Supplied data Start Marker
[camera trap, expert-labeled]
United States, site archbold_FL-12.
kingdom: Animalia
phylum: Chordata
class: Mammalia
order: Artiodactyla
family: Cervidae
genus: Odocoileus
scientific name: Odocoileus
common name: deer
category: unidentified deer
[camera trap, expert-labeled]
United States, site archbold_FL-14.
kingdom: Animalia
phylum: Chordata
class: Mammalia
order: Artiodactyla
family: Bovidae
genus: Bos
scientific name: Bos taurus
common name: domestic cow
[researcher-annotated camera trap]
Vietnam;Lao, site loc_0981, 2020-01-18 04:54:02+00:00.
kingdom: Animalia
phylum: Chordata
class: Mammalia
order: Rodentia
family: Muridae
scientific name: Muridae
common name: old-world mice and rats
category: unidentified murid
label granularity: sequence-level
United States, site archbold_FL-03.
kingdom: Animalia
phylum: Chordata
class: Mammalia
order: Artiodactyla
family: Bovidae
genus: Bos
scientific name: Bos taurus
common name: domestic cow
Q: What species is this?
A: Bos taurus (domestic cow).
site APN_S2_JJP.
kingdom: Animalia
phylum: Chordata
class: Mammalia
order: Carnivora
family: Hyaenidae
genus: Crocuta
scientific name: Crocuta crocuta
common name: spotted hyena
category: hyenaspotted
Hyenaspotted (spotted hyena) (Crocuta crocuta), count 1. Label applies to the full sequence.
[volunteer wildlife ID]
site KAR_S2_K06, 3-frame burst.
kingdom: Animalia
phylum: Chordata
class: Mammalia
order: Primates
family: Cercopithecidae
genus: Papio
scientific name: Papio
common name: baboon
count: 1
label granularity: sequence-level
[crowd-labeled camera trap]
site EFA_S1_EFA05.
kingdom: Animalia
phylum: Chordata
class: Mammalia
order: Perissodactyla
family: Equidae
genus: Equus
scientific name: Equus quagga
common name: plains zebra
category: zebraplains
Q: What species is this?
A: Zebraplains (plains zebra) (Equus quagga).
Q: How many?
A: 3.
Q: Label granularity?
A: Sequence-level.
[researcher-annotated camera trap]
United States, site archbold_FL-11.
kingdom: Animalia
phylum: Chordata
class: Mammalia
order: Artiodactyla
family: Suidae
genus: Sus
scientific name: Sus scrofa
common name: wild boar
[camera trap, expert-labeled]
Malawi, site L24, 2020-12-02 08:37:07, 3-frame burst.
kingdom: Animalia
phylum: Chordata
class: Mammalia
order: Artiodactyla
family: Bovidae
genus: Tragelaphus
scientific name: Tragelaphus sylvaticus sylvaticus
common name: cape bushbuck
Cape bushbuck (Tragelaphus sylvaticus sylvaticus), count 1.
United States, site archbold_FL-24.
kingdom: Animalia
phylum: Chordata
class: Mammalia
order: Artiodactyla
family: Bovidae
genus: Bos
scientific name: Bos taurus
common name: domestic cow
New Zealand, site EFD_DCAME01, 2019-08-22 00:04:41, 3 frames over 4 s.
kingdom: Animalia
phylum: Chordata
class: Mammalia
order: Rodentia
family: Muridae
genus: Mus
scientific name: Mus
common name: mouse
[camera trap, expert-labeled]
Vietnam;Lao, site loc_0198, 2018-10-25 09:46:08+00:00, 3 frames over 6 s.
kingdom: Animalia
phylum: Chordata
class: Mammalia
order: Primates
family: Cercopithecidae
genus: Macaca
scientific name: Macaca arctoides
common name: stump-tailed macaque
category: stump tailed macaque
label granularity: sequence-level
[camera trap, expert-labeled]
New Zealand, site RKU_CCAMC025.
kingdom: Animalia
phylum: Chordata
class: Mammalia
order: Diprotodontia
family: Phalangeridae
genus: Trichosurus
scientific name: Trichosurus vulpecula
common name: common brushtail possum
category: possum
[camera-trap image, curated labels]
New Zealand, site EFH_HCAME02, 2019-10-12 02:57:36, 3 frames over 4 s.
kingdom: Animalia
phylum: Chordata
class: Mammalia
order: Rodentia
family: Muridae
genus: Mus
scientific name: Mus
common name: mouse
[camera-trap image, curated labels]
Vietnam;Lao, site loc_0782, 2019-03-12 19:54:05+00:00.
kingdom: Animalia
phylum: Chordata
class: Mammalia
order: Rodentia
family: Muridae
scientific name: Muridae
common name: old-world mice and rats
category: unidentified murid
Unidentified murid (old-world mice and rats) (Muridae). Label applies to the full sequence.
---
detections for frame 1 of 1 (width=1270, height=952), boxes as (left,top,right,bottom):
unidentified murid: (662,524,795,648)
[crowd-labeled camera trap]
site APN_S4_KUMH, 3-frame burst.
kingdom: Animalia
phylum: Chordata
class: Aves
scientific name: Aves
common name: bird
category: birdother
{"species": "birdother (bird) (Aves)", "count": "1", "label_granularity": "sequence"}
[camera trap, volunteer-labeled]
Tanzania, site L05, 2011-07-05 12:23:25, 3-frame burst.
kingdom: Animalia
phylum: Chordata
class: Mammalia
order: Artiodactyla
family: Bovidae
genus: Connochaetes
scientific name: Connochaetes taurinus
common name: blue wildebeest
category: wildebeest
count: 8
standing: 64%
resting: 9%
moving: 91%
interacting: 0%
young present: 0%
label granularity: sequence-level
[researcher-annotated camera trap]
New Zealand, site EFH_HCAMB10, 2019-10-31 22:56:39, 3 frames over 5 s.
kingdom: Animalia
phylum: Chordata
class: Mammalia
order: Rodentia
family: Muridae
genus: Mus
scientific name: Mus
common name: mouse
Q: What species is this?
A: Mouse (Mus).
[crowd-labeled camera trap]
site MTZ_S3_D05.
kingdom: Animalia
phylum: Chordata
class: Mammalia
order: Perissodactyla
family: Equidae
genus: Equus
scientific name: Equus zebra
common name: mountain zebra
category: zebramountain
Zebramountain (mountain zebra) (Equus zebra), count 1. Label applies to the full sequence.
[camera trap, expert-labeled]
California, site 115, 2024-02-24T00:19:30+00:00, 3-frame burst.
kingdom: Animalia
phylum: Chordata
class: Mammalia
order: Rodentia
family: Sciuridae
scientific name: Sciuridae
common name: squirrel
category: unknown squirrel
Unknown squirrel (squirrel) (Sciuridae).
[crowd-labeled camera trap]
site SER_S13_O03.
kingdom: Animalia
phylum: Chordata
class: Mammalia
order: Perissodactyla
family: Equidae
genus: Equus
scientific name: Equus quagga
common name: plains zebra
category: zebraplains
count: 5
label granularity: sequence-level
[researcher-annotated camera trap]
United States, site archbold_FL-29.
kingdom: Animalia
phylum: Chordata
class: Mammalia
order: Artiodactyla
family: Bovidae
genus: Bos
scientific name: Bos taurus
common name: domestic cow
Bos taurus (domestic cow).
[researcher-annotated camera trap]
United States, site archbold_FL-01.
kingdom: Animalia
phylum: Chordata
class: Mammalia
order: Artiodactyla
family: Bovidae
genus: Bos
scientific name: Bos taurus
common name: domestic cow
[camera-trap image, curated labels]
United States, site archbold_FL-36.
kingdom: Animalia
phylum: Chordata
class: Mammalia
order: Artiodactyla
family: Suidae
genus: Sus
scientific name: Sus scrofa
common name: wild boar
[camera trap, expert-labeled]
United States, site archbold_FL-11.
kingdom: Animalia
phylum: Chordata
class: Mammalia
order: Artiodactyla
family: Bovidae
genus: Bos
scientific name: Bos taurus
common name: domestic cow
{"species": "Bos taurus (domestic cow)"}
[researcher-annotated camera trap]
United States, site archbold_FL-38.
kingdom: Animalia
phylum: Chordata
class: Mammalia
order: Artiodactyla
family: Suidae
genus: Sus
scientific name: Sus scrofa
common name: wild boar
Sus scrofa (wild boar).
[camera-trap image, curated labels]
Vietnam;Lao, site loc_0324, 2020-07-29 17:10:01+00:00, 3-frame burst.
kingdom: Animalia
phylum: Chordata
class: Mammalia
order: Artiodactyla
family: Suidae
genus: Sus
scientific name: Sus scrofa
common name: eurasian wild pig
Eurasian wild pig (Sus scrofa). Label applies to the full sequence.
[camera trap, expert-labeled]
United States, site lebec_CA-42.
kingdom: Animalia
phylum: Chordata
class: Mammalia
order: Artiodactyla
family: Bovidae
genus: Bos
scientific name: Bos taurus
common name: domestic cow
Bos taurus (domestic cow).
Supplied data End Marker
- [Exercise] Set down each line exactly as it appears, starting at the top of the data and ending at the line containing "United States, site archbold_FL-14.", and include no other lines.

- [Expected answer]
[camera trap, expert-labeled]
United States, site archbold_FL-12.
kingdom: Animalia
phylum: Chordata
class: Mammalia
order: Artiodactyla
family: Cervidae
genus: Odocoileus
scientific name: Odocoileus
common name: deer
category: unidentified deer
[camera trap, expert-labeled]
United States, site archbold_FL-14.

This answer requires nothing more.